YOUR ASSIGNMENT »
Check each line of the data for "category", and copy the ones that have it.

- - - - - - -

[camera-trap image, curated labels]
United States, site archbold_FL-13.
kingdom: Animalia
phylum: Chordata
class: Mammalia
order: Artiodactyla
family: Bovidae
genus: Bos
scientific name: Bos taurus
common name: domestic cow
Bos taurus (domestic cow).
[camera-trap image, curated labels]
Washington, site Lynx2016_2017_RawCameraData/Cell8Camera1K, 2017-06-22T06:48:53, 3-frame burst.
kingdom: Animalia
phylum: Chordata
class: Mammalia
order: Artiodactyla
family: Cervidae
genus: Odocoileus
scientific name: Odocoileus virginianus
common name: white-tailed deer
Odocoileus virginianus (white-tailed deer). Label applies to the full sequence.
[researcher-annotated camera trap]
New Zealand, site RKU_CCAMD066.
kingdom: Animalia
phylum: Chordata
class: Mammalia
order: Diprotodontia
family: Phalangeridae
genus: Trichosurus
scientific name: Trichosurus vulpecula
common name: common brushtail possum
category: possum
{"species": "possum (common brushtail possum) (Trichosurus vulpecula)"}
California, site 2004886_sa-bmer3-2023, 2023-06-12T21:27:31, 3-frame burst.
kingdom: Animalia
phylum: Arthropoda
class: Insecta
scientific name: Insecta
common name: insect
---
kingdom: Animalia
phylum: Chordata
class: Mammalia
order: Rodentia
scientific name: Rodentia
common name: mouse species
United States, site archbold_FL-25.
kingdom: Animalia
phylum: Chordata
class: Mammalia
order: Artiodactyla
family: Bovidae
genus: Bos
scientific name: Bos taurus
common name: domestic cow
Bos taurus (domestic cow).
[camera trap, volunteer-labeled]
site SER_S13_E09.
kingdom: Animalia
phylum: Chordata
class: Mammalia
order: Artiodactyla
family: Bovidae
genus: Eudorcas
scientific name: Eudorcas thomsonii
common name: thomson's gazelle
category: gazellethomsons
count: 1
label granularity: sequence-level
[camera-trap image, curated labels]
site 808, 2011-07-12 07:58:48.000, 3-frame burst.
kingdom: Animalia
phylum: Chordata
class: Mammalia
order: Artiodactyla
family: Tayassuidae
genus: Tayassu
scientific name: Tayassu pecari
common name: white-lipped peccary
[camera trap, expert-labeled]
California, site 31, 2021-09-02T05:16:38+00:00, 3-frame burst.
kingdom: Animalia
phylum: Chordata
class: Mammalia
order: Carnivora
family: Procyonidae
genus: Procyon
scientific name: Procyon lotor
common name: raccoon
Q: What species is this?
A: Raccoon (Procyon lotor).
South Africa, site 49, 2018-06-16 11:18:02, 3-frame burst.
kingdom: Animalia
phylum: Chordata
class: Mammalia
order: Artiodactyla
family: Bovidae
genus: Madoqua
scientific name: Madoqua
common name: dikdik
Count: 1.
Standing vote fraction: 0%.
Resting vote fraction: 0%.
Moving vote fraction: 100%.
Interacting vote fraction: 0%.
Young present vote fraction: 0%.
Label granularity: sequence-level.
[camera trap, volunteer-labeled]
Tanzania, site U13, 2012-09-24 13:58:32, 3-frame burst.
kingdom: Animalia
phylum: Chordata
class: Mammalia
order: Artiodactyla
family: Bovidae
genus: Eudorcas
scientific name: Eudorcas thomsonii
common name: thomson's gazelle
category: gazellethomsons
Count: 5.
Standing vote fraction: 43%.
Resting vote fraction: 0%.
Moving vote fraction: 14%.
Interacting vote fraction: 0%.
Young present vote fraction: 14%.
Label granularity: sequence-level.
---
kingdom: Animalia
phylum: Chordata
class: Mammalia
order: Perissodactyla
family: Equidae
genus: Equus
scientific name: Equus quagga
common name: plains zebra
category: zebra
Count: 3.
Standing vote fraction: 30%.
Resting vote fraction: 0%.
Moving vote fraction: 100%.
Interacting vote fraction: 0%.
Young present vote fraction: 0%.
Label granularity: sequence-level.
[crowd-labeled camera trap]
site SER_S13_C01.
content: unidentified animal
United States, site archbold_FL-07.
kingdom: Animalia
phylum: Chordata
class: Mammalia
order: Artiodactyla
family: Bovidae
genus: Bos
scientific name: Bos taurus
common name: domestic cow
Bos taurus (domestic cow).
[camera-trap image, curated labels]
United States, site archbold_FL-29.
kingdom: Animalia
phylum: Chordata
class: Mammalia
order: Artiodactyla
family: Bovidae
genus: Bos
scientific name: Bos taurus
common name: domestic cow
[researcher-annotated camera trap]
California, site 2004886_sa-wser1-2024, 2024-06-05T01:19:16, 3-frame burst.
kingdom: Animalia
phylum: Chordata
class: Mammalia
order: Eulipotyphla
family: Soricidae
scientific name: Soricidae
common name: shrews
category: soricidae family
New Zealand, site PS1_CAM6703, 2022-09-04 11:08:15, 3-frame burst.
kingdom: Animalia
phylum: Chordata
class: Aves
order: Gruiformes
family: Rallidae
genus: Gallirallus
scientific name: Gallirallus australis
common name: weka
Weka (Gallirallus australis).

- - - - - - -

RESULT FOR THIS EXERCISE »
category: possum
category: gazellethomsons
category: gazellethomsons
category: zebra
category: soricidae family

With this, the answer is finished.